- [Vorliegender Text]:
##############################

Pulverfass Naher Osten

TEL AVIV – Im gesamten Nahen Osten macht sich eine fatalistische Meinung breit: Krieg ist unvermeidbar. Einige sehen Krieg als eine Möglichkeit zur Lösung einer zunehmend festgefahrenen Situation an, da er eine nicht funktionierende regionale Ordnung aufrüttelt, deren Hauptakteure sich nicht nur in den Haaren liegen, sondern auch nicht in der Lage sind, die Legitimitätsdefizite ihrer jeweiligen Regierungen zu beseitigen.

Ein Schwall hetzerischer Äußerungen zwischen Israel, Syrien und Hisbollah hat die Angst vor einem möglichen Krieg an Israels nördlicher Grenze geschürt. Die Empfindlichkeit ist so hoch, dass die jüngsten Spannungen dadurch ausgelöst wurden, dass die Syrer einen Aufruf des israelischen Verteidigungsministers Ehud Barak fälschlicherweise als Bedrohung auslegten: Er sprach sich dafür aus, Friedensverhandlungen aufzunehmen, gerade um einen „totalen regionalen Krieg“ zu verhindern.

##############################

[Gesammelte Dateneinträge]
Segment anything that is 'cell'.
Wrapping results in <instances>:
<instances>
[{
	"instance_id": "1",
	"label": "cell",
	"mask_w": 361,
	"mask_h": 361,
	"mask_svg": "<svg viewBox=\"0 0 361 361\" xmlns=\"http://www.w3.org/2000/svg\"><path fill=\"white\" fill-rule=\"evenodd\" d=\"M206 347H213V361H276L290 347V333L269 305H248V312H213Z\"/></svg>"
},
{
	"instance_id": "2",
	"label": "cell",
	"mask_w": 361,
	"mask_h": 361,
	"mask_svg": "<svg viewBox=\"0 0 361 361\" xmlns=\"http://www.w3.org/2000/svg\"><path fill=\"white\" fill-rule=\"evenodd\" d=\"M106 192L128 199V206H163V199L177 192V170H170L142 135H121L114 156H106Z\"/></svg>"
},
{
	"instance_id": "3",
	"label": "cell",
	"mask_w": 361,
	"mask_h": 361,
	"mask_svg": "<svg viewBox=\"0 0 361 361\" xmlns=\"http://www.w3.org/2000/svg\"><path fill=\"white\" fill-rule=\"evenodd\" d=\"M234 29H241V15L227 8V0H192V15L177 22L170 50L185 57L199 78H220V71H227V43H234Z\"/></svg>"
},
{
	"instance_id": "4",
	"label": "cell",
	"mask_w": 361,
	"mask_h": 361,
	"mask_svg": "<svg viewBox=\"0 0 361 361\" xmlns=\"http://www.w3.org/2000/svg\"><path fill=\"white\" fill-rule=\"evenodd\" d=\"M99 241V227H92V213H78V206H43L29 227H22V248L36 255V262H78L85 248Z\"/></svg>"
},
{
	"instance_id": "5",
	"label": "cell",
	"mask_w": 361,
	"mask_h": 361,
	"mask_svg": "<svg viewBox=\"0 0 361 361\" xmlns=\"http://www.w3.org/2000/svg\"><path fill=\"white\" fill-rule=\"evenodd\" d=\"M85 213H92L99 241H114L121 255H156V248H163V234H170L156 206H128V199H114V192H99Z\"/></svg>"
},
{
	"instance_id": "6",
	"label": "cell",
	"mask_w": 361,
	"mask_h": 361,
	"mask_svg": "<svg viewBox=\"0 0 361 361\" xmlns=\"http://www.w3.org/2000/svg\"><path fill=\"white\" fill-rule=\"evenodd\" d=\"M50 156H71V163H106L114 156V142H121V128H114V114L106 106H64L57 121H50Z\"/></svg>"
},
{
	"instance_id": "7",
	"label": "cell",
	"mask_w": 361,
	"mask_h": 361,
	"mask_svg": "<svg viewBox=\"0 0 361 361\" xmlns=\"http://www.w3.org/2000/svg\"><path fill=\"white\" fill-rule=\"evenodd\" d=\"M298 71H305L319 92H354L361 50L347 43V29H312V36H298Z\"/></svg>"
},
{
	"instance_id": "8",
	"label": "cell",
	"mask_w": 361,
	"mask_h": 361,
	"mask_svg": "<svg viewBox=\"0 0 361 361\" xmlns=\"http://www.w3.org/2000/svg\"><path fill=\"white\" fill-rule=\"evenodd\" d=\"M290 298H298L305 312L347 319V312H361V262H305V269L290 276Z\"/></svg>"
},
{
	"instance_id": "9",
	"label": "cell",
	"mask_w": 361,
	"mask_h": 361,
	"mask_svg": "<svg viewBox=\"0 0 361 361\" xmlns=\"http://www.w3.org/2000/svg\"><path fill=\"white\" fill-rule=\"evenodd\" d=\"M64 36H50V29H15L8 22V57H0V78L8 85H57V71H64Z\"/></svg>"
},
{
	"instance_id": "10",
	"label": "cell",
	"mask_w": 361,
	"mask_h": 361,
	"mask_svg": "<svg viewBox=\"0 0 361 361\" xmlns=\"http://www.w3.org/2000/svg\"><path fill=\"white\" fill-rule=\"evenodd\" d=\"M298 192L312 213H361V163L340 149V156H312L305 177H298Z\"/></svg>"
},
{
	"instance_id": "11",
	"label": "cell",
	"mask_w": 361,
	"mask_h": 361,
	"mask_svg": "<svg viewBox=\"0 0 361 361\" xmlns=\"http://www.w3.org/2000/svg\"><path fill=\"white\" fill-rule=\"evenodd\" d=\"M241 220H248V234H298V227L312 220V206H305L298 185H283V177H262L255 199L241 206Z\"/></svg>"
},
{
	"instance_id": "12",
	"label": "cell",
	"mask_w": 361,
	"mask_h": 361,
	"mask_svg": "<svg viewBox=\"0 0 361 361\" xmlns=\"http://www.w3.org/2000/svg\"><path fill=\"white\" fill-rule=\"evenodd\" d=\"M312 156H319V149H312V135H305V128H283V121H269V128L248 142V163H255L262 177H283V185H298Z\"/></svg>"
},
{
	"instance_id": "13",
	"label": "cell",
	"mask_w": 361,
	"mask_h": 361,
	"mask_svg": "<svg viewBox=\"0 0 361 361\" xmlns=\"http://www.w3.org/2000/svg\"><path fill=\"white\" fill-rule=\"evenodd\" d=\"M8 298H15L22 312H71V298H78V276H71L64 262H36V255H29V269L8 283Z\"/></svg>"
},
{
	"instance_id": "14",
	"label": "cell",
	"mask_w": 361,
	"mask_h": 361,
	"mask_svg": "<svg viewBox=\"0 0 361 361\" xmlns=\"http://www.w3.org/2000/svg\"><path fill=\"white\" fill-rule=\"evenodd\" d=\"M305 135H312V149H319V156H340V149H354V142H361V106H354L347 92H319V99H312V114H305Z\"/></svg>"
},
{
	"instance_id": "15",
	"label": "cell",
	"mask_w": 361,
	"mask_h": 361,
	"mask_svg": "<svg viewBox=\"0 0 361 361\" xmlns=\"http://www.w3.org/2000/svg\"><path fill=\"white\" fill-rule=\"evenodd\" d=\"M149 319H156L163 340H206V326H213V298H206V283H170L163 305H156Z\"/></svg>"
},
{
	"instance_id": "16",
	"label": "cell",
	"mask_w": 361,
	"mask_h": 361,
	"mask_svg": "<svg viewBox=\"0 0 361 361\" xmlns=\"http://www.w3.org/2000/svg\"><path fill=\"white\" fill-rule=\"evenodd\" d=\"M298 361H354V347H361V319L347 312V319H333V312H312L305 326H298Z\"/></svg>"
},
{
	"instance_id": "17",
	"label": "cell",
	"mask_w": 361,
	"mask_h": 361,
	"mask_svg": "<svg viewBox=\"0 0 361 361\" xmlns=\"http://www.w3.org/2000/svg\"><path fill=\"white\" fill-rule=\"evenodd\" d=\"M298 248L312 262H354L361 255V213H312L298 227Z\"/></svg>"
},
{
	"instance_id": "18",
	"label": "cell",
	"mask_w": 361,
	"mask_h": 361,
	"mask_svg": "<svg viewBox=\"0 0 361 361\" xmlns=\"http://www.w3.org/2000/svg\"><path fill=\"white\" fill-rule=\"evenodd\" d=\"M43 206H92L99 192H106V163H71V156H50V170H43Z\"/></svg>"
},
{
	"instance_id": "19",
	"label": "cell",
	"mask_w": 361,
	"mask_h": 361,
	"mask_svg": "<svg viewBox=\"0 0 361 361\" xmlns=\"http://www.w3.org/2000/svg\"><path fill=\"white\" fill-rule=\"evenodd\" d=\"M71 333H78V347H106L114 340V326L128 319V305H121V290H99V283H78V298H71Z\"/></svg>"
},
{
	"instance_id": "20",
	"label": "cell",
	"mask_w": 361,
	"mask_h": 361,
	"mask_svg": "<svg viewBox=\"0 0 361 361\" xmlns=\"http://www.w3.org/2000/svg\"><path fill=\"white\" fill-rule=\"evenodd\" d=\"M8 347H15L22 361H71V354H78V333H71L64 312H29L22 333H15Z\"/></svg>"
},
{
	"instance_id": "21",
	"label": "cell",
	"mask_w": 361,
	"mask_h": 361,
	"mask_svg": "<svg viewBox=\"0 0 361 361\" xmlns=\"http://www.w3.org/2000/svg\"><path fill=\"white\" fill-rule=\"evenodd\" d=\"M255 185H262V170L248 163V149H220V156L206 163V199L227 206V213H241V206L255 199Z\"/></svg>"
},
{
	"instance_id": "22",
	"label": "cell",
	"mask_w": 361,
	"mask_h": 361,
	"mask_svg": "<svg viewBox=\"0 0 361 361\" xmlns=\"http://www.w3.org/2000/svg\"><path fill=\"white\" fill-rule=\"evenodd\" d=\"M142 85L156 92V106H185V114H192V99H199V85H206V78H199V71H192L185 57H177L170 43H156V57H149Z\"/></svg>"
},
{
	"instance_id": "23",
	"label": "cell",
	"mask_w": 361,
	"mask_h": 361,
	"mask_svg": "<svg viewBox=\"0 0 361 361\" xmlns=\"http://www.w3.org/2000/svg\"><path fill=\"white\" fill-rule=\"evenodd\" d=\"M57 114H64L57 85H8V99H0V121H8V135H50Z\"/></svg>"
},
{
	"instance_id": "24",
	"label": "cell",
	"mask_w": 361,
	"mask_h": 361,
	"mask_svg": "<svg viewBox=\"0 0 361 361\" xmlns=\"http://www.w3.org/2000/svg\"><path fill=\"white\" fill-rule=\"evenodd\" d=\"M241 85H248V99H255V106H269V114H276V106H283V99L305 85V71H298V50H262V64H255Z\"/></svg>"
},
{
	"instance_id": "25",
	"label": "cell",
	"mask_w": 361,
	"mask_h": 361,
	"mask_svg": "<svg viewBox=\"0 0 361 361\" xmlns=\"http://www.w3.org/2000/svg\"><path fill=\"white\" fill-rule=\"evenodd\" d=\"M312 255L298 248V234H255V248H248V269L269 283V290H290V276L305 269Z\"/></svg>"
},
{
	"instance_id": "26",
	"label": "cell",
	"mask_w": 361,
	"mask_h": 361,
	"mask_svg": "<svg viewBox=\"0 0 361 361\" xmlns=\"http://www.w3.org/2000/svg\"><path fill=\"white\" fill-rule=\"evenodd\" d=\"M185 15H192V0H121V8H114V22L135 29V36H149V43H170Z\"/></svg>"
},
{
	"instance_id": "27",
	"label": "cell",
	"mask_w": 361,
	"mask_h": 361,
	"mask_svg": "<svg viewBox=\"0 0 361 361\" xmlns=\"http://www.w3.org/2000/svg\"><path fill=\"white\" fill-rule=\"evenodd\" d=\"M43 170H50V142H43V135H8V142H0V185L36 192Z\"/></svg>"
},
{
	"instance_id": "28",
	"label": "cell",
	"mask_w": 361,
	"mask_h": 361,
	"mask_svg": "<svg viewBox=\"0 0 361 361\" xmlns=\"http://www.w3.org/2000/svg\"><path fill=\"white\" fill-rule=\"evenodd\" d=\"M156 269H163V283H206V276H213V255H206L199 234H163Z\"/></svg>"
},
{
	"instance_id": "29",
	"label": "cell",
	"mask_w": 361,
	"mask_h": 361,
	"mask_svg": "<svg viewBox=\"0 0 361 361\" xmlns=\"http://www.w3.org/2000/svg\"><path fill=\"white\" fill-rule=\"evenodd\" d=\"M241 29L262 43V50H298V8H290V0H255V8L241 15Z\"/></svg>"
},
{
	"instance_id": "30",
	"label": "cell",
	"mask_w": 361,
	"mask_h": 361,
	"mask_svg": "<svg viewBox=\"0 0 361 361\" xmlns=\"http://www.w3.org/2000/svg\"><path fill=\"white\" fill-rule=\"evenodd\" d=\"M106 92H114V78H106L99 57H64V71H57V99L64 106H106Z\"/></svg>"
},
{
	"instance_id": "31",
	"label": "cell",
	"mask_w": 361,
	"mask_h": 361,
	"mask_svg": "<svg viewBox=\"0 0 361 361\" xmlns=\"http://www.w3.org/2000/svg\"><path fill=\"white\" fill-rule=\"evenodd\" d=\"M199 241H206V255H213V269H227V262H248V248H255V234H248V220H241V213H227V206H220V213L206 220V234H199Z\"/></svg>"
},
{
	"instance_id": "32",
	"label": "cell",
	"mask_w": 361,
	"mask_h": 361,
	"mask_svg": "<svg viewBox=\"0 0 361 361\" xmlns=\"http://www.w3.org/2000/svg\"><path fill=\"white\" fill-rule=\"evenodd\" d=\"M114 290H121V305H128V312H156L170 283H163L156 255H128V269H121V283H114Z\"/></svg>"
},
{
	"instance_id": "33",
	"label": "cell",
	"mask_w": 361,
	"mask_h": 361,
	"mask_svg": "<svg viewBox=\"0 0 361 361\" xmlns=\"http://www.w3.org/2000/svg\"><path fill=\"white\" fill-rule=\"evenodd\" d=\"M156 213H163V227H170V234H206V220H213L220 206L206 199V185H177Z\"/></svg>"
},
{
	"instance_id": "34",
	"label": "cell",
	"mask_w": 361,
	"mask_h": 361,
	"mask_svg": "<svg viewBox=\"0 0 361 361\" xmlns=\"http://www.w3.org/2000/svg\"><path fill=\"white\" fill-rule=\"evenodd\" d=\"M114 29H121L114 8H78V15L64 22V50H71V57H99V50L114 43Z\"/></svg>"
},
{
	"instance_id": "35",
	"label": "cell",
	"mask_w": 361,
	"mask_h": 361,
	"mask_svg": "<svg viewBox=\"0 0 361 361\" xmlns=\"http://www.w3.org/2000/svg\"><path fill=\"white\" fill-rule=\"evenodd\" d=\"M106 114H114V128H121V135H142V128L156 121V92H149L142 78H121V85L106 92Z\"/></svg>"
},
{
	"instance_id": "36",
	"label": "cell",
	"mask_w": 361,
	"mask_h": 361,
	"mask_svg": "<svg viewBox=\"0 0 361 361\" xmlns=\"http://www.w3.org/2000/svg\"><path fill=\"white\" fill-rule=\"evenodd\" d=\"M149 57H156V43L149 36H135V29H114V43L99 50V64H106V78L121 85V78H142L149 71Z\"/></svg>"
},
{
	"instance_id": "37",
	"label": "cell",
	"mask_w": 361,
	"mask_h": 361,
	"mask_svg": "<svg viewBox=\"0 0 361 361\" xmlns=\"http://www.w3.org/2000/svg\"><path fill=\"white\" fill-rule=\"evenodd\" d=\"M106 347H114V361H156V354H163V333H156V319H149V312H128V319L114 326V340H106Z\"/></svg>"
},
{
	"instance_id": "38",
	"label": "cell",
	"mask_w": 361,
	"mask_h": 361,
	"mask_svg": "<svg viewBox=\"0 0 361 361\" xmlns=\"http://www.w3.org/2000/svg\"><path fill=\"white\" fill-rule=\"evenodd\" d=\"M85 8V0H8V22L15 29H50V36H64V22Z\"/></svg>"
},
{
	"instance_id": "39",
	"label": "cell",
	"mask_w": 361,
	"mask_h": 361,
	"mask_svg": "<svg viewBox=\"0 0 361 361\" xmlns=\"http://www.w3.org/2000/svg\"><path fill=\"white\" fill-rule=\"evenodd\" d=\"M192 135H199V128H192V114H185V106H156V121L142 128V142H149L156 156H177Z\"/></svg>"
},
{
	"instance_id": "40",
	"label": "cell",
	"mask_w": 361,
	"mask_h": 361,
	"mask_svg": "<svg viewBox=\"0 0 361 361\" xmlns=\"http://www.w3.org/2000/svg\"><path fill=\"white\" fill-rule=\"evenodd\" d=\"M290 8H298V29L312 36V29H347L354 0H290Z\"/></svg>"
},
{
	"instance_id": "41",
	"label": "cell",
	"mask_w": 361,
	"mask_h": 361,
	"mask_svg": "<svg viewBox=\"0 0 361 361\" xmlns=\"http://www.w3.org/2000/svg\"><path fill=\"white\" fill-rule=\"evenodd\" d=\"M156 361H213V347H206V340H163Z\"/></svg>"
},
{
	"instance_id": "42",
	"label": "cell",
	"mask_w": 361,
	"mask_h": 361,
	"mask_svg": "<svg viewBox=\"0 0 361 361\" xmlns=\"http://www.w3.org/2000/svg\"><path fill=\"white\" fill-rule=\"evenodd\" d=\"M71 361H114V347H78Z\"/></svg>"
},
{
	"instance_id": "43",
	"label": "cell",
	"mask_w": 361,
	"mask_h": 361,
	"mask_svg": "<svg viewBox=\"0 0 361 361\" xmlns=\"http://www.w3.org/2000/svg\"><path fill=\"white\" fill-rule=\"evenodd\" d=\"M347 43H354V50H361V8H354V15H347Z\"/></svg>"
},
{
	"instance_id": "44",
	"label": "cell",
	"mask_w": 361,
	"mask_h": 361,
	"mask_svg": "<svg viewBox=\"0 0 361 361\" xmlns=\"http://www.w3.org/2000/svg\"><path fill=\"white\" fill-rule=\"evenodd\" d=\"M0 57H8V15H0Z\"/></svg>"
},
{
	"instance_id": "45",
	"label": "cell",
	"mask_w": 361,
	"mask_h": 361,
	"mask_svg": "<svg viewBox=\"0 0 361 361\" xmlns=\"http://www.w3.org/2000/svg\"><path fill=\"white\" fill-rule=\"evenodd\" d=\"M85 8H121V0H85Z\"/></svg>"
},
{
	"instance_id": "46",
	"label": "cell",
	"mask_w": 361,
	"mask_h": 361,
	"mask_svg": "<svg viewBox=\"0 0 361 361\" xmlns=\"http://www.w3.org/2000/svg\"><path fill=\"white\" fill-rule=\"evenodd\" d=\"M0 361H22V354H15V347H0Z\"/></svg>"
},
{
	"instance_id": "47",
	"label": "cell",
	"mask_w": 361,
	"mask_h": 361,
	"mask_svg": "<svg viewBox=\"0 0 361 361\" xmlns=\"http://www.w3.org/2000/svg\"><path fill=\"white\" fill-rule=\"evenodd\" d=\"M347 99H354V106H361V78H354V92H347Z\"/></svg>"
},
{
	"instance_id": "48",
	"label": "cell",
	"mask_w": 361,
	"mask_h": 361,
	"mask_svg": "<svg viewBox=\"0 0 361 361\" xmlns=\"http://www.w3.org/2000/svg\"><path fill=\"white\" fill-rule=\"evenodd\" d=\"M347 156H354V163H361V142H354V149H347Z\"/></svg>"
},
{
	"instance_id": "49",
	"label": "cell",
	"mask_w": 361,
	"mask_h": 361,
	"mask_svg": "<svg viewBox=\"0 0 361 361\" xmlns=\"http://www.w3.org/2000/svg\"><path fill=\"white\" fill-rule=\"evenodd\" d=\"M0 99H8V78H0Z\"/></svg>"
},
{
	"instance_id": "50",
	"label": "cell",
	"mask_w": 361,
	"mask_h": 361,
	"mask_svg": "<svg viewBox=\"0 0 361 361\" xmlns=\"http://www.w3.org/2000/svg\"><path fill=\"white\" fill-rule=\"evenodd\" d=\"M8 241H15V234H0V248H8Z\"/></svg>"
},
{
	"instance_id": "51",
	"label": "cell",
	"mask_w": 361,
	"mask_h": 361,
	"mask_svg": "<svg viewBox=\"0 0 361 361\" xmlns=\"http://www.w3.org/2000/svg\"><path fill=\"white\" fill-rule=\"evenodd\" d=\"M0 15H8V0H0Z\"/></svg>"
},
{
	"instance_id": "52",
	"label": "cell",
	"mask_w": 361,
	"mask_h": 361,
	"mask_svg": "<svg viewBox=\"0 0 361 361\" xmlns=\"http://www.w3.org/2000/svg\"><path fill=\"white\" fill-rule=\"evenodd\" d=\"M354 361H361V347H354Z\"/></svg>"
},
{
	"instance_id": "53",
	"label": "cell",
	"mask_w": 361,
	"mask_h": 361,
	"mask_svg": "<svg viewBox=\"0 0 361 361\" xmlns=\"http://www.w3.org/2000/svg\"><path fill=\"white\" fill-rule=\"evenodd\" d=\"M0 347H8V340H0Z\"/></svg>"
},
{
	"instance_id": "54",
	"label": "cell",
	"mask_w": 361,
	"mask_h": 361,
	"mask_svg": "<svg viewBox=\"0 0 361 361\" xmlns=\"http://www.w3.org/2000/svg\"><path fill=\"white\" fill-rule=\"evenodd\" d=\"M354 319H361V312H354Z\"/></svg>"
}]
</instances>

##############################

- [Pflichtaufgaben]:
[1] Beantworten Sie anhand des Textes über den Nahen Osten diese Fragen:
(a) Welche fatalistische Meinung macht sich im gesamten Nahen Osten breit?
(b) Zwischen wem hat ein Schwall hetzerischer Äußerungen die Angst vor einem Krieg geschürt?
(c) Wofür sprach sich Ehud Barak aus?
[2] Führen Sie den Text über den Nahen Osten nach seinem letzten Satz weiter.
Die Zeilen haben mit dem Text nichts zu tun.

- [Lösungen zur Übung]:
[1]
(a) Krieg ist unvermeidbar.
(b) Zwischen Israel, Syrien und Hisbollah.
(c) Er sprach sich dafür aus, Friedensverhandlungen aufzunehmen, um einen „totalen regionalen Krieg“ zu verhindern.

[2]
Der Anführer der Hisbollah, Hassan Nasrallah, warnte die Israelis zum ersten Mal ausdrücklich, dass eine neue Konfliktrunde nicht mehr auf eine israelisch-libanesische Kraftprobe beschränkt bliebe, sondern die gesamte regionale „Konfrontationsachse“ einbeziehen würde, also Syrien, den Iran, die Hisbollah und Hamas. Dies wäre ebenso der Fall, wenn Israel seine Luftstreitkräfte auf die Atomanlagen des Iran losließe. Zudem machte Nasrallah deutlich, dass Israels „Dahiya-Doktrin“ der totalen Zerstörung des Libanon im Falle eines Krieges auf gleiche Weise beantwortet würde.